As Datamation’s Sean Michael Kerner noted recently, ML services are working their way into a wide variety of workloads, spanning both proprietary and open source platforms. The cloud, in fact, offers a far easier way to deploy ML and other artificially intelligent (AI) tools compared to traditional datacenter infrastructure. In many cases, ML requires specialized hardware featuring optimized GPUs and inference processors, which can be expensive to deploy on-premises.
At the same time, ML frameworks and processes can be difficult to configure and deploy in-house, particularly within organizations that lack the specialized training for such projects.
Cloud providers, on the other hand, can more easily distribute these costs among multiple clients and can deliver on automated workflows, data analysis, development models and a host of other benefits to put ML to work quickly and effectively. Users should take care, however, to establish a consistent ML framework across all clouds while ensuring that data access remain as broad as possible and workflow modelling does not become overly complex.
Even with the cloud, ML must be deployed in a scalable and sustainable way, which invariably requires adoption throughout the entire data pipeline, including monitoring, auditing and version tracking. This is what Google is aiming for with the Cloud AI Platform Pipelines service.

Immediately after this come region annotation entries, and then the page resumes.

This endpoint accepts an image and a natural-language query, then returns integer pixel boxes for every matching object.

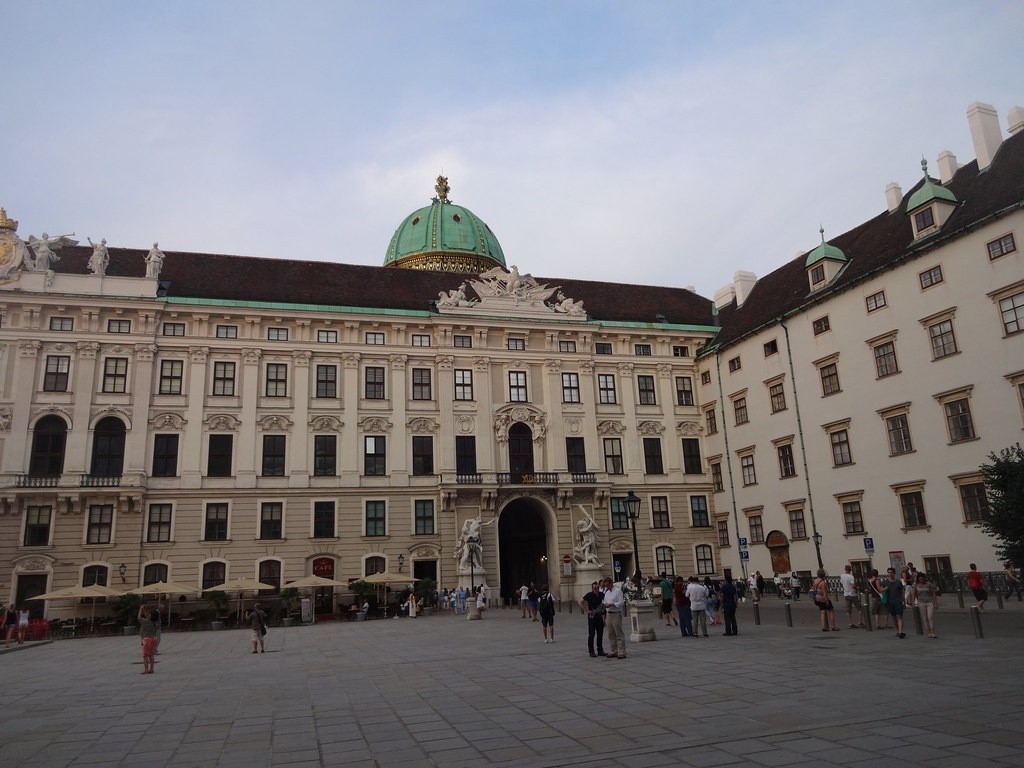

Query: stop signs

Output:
[563,555,571,563]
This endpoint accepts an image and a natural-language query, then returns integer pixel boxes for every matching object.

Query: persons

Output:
[245,603,267,654]
[1,604,30,648]
[362,599,368,613]
[774,571,801,600]
[967,564,987,610]
[748,571,765,602]
[138,604,165,673]
[145,242,165,278]
[643,571,738,637]
[23,233,64,270]
[869,562,938,638]
[573,520,602,568]
[459,518,495,570]
[813,569,840,631]
[1004,564,1022,601]
[519,582,556,643]
[87,237,110,276]
[840,565,864,628]
[402,583,487,618]
[577,578,626,659]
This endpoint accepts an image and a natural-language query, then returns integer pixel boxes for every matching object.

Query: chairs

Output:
[49,603,408,637]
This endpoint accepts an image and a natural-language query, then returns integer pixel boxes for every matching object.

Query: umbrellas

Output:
[26,571,420,636]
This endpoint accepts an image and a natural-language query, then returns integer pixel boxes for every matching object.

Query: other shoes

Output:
[822,622,936,639]
[704,635,708,637]
[666,623,671,627]
[691,634,699,638]
[590,652,596,657]
[533,618,539,622]
[261,650,264,653]
[618,654,626,659]
[598,650,607,656]
[673,618,678,625]
[544,639,548,643]
[607,654,617,657]
[551,639,557,643]
[723,632,732,636]
[252,650,258,653]
[710,620,714,626]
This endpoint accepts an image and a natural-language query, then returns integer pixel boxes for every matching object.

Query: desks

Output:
[178,618,195,631]
[100,623,116,633]
[291,612,300,623]
[378,607,389,618]
[62,625,79,638]
[218,616,229,626]
[348,608,358,618]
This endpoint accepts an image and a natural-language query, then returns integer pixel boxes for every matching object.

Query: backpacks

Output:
[539,594,551,615]
[704,586,717,604]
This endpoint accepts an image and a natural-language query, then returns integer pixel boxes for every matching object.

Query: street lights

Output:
[465,536,478,597]
[812,531,825,570]
[620,489,649,601]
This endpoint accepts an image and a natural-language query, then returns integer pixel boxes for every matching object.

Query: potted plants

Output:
[206,590,230,630]
[279,587,299,626]
[415,577,438,616]
[110,594,141,635]
[347,581,371,622]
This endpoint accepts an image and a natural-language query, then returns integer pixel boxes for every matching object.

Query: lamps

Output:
[398,554,404,571]
[119,563,126,584]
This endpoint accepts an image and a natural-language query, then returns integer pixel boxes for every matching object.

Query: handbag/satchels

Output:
[261,626,266,635]
[879,592,883,599]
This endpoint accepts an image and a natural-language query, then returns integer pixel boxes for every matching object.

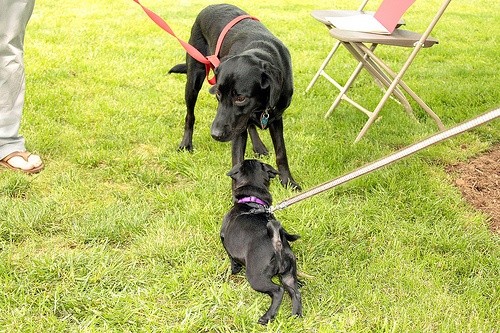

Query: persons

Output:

The idea is to merge ML with DevOps (MLOps) to ensure a more repeatable, automated approach to key functions like data prep, analysis, training and evaluation. In this way, the company hopes to flatten the learning curve for newcomers to ML while allowing more advanced user to quickly develop customized pipelines either built from scratch or by compiling a growing list of pre-built tools and templates.
Getting Database Management Right
One of the most crucial applications for machine learning is database management. A team of researchers at Perdue University recently unveiled a cloud-based solution called OptimusCloud that uses ML to devise algorithms that improve application and service performance.

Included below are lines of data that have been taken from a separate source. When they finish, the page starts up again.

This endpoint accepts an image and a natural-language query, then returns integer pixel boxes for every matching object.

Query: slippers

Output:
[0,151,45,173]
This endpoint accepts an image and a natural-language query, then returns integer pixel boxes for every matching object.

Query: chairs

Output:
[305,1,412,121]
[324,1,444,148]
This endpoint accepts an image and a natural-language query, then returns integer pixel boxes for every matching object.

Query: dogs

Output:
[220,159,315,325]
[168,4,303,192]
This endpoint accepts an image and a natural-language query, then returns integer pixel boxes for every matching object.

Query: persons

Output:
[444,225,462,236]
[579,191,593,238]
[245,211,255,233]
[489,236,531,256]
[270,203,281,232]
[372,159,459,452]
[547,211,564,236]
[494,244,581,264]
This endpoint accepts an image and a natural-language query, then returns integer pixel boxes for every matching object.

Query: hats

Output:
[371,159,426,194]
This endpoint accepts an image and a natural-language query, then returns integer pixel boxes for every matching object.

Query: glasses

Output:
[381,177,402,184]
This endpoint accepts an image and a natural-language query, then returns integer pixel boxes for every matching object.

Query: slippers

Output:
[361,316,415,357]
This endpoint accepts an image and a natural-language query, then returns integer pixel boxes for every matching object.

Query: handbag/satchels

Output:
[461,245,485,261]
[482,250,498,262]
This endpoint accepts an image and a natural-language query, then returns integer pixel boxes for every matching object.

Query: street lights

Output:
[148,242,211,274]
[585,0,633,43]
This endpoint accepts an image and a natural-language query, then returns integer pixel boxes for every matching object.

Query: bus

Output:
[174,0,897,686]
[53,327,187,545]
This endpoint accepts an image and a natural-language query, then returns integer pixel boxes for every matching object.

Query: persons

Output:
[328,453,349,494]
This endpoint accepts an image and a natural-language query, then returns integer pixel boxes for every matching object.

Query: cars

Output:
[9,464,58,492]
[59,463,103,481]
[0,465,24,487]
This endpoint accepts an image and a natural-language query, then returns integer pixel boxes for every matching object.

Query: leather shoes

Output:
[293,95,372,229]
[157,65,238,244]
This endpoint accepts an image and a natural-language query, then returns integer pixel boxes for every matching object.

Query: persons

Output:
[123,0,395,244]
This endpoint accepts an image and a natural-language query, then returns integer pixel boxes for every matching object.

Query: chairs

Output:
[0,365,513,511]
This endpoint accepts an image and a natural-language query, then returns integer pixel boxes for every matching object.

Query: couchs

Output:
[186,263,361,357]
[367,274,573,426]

The system utilizes NoSQL platforms like Apache Cassandra and Redis running on AWS, Google Cloud and Azure, with plans for additional clouds in the future. Its strength is the ability to function with long-running, dynamic workloads for everything from advanced scientific research to manufacturing optimization to autonomous vehicle data processing.
By adding an ML component, the team says it will help users achieve better balance between workload demands and resource allocation, which benefits users in terms of cost-containment while affording cloud providers the opportunity to accommodate more clients simultaneously and thus derive greater revenue from existing infrastructure.
Storage
One area that is often overlooked when deploying ML solutions, however, is storage. Machine learning tends to generate a lot of data itself, so organizations can quickly find themselves overwhelmed if they are not properly prepared.
Cloudian’s Gary Ogasawara recommends object storage as the go-to solution for ML due to its virtually limitless scalability, cost efficiency and its ability to support fully customizable metadata. The easiest way to acquire large volumes of object storage, of course, is in the cloud, which also provides key features such as robust durability, locality management and integration.
It should be clear by now that few organizations will be able to support in-house infrastructure at the scale needed to compete in today’s data-driven economy, and this is before we even contemplate the workloads about to be unleashed by 5G and the Internet of Things (IoT). But capacity alone is only part of the equation. Equally important is the need to process, analyze and manage all that data with the speed and flexibility demanded of today’s digital consumer.
Final Thoughts
As the pace of business continues to accelerate, data services will have to become more flexible and agile in order to build and maintain user satisfaction and loyalty. But this cannot happen under a traditional manual management regime. The only solution is to build greater autonomy into the data ecosystem so that problems can be resolved quicker and opportunities can be capitalized on before they are lost.
Machines can handle this load, but they must acquire the means to learn how to do so. By leveraging both the cloud and machine learning, organizations will find that they can have their scale and manage it too.